ACTIVITY: Your output should consist solely of the lines from the one holding "Honda Civic Ferio, 2001 год, 100 000 руб." to the end of the records below, inclusive, reproduced exactly and free of pictures.

DATA IN THIS EXERCISE:
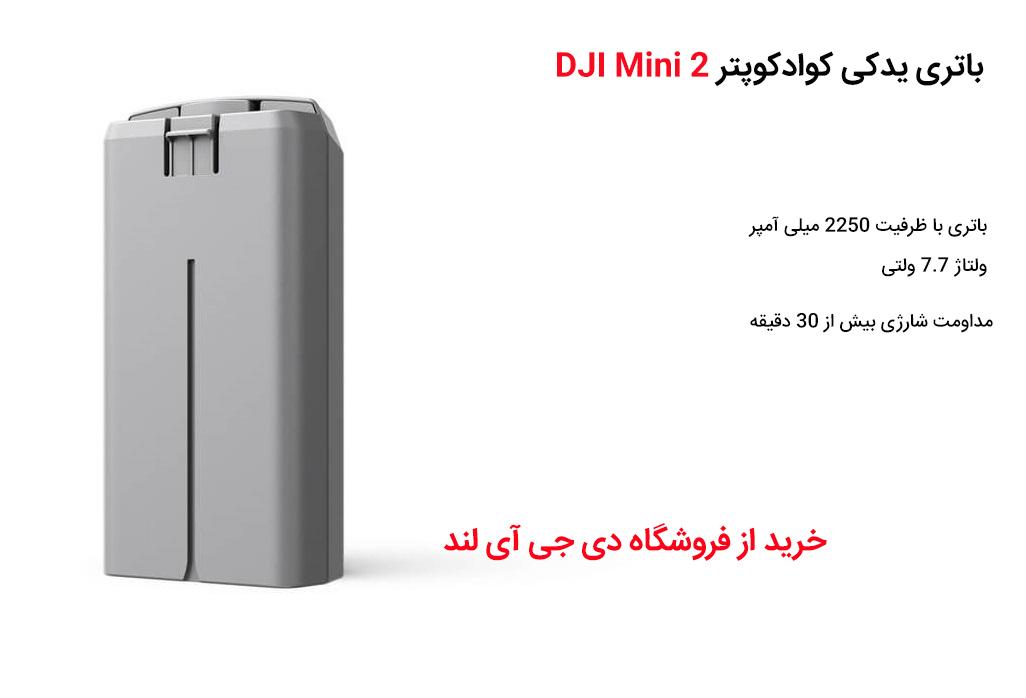 خرید باتری یدکی مویک مینی 2 - باتری اورجینال کوادکوپتر DJI Mini 2
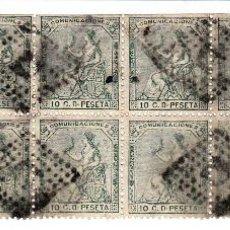 Sellos: EDIFIL 133 BLOQUE DE 16 CORTADO LADO SUPERIOR, MATº ROMBO DE PUNTOS . . Lote 53862738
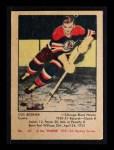1951 Parkhurst #40  Gus Bodnar  Front Thumbnail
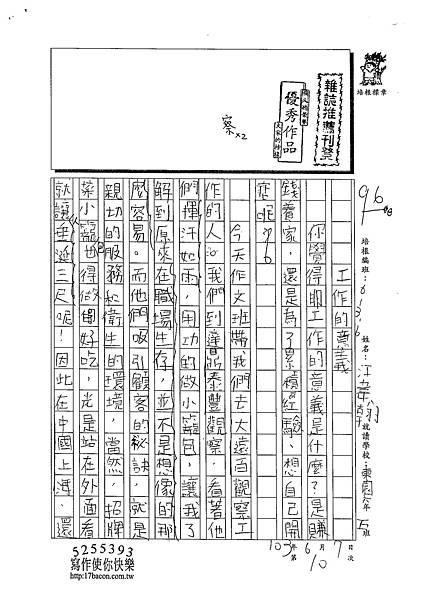 103W6410江韋翰 (1)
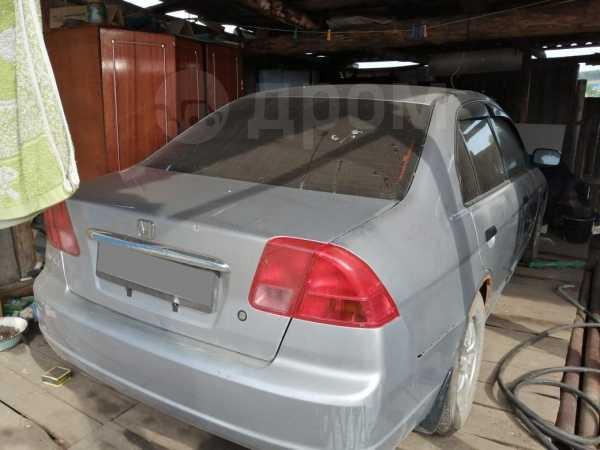 Honda Civic Ferio, 2001 год, 100 000 руб.
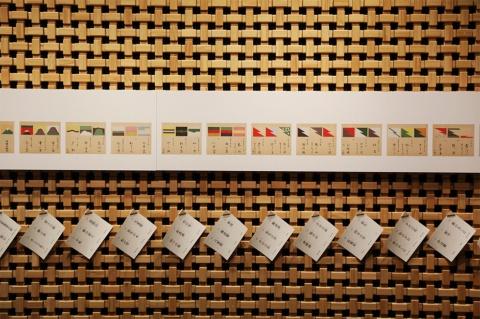 オープン時、地下にあるギャラリーでは「とらやの羊羹デザイン展」を開催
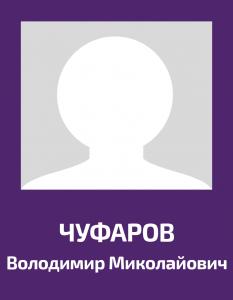 chufarov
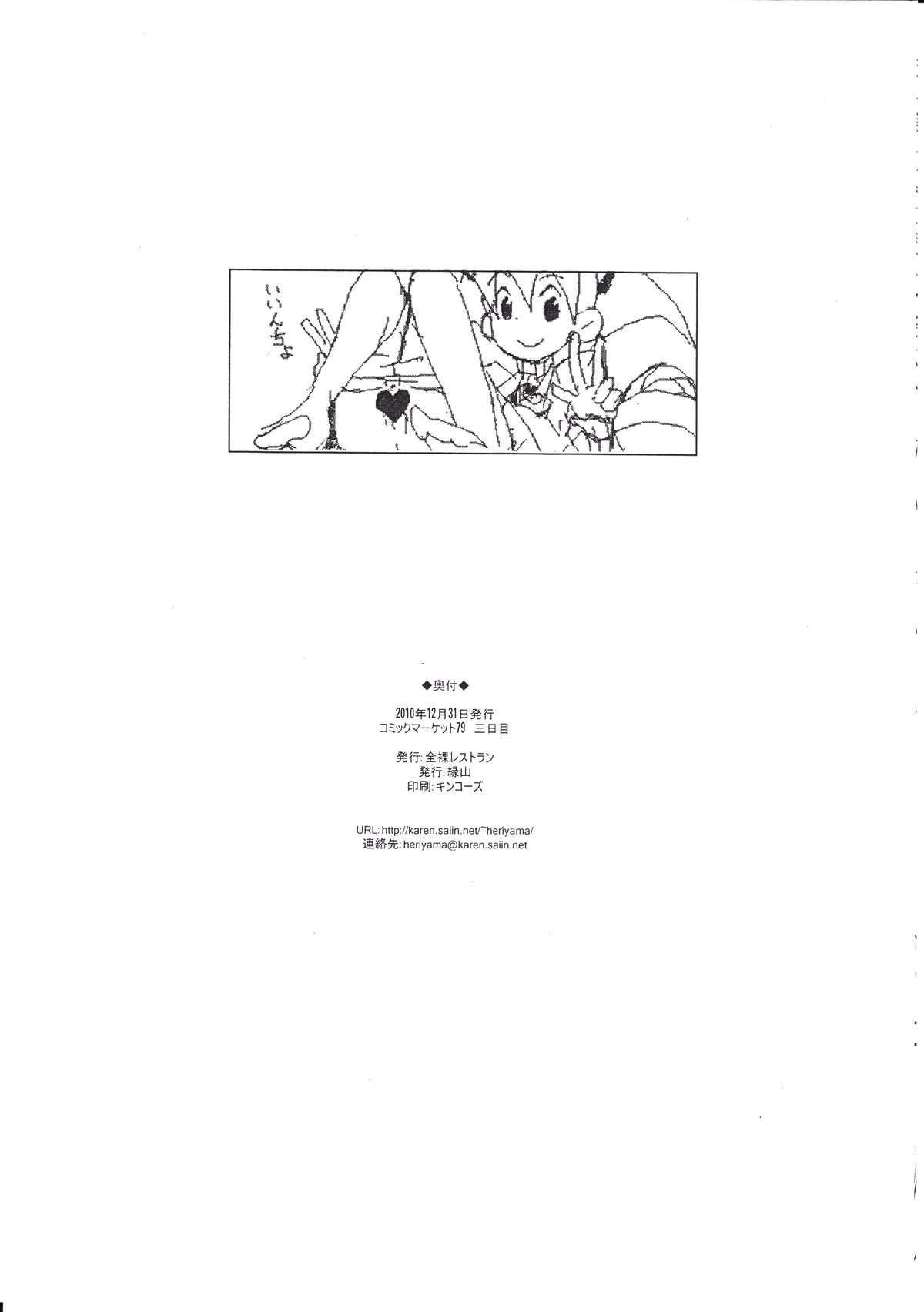 10nen no FuyuComi no 6
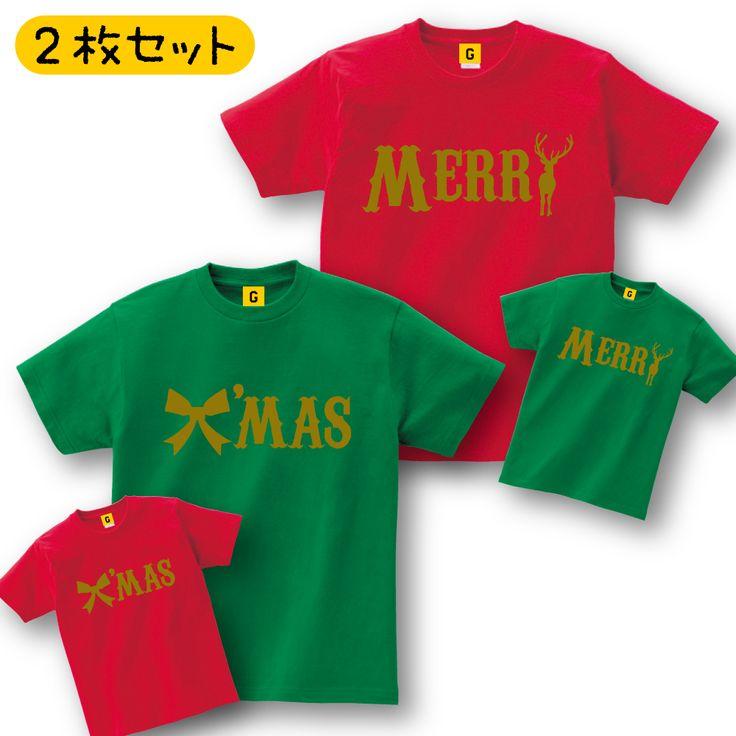 クリスマス コスプレ コスチューム パーティーに最適!Merry と X'mas のペアTシャツ 【 クリスマス ギフト プレゼント T シャツ GIFTEE ギフティ 】楽ギフ_包装】【誕生日プレゼント 女性 男性 キッズ/誕生日】P06Dec14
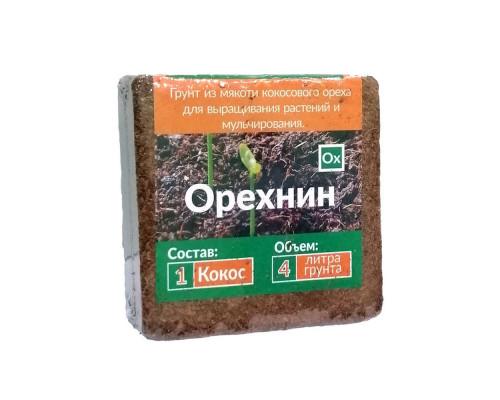"""Кокосовый субстрат """"Орехнин 1"""", брикет 4 л"""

YOUR SOLUTION:
 Honda Civic Ferio, 2001 год, 100 000 руб.
 オープン時、地下にあるギャラリーでは「とらやの羊羹デザイン展」を開催
 chufarov
 10nen no FuyuComi no 6
 クリスマス コスプレ コスチューム パーティーに最適!Merry と X'mas のペアTシャツ 【 クリスマス ギフト プレゼント T シャツ GIFTEE ギフティ 】楽ギフ_包装】【誕生日プレゼント 女性 男性 キッズ/誕生日】P06Dec14
"""Кокосовый субстрат """"Орехнин 1"""", брикет 4 л"""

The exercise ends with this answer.